在c层中,在将金属(包括半金属)元素、氮、氧、碳和Ar的合计设为100原子%时,所述硬质皮膜的氮原子比率A与金属(包括半金属)元素的原子比率B满足1.02<A/B的关系。由此,层叠皮膜富含N,在微观水平上形成氮化物,hcp结构的AlN变少。另外,因结晶性提高而与b层、d层的界面的晶体结构匹配,硬质皮膜整体的密接性会提高。c层优选为1.05<A/B。但是,若N过多,则硬质皮膜的残留压缩应力过高,硬质皮膜容易发生自破坏。因此,c层优选为A/B<1.20。进一步地,c层优选为A/B<1.12。更进一步地,c层优选为A/B<1.10。
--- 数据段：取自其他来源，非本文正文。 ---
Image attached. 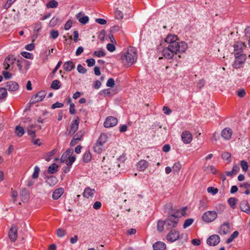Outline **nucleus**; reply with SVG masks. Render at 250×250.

在c层中,相对于金属(包括半金属)元素和非金属元素的总量(硬质皮膜整体),含有0.1原子%以下的氩(Ar)。
由于溅射法通过使用氩离子对靶成分进行溅射而包覆硬质皮膜,因此在硬质皮膜中容易含有氩。如果进行硬质皮膜的晶体粒径的微粒化则硬度会提高,另一方面,晶界会变多,硬质皮膜中含有的氩在晶界富集。在硬质皮膜的氩含有比率过大的情况下,硬质皮膜的韧性会下降,难以发挥充分的工具性能。因此,在本实施方式中,为了降低在硬质皮膜的晶界富集的氩,使c层含有0.1原子%以下的氩。在本实施方式中,并不特别限定氩(Ar)含有比率的下限。本实施方式所涉及的硬质皮膜由于通过溅射法包覆,因此可以含有0.02原子%以上的氩(Ar)。c层的氩含有比率优选为0.08原子%以下,更优选为0.05原子%以下。通过将氩含有比率设为上述范围,能够进一步提高c层的机械特性。
在本实施方式所涉及的硬质皮膜中,作为非金属元素,除了氮以外,有时还包括微量的氩、氧和碳。能够通过将金属(包括半金属)元素和氮、氧、碳、氩的含有比率设为100原子%来求出氩含有比率。
c层为面心立方晶格结构(fcc结构)。在本实施方式中,面心立方晶格结构是指在使用X射线衍射或透射型电子显微镜(TEM)的选区电子衍射图案等中,由面心立方晶格结构引起的衍射峰强度示出最大强度。因此,如果作为硬质皮膜整体而言由面心立方晶格结构引起的衍射峰强度示出最大强度,则即使在使用透射型电子显微镜(TEM)的微观分析中,局部包括密排六方结构(hcp结构)、非晶质相,硬质皮膜也为面心立方晶格结构。另一方面,由于由hcp结构引起的衍射峰强度为最大强度的硬质皮膜脆弱,因此在应用于包覆切削工具时有耐久性降低的趋势。本实施方式所涉及的硬质皮膜的晶体结构例如可以通过使用X射线衍射或透射型电子显微镜(TEM)的选区电子衍射图案等来确认。在硬质皮膜的被检面积小的情况下,有时难以通过X射线衍射来确定晶体结构。在这种情况下,也能够通过使用透射型电子显微镜(TEM)的选区电子衍射图案等来进行晶体结构的确定。本发明的硬质皮膜优选在选区电子衍射图案中不具有hcp结构的AlN的衍射图案。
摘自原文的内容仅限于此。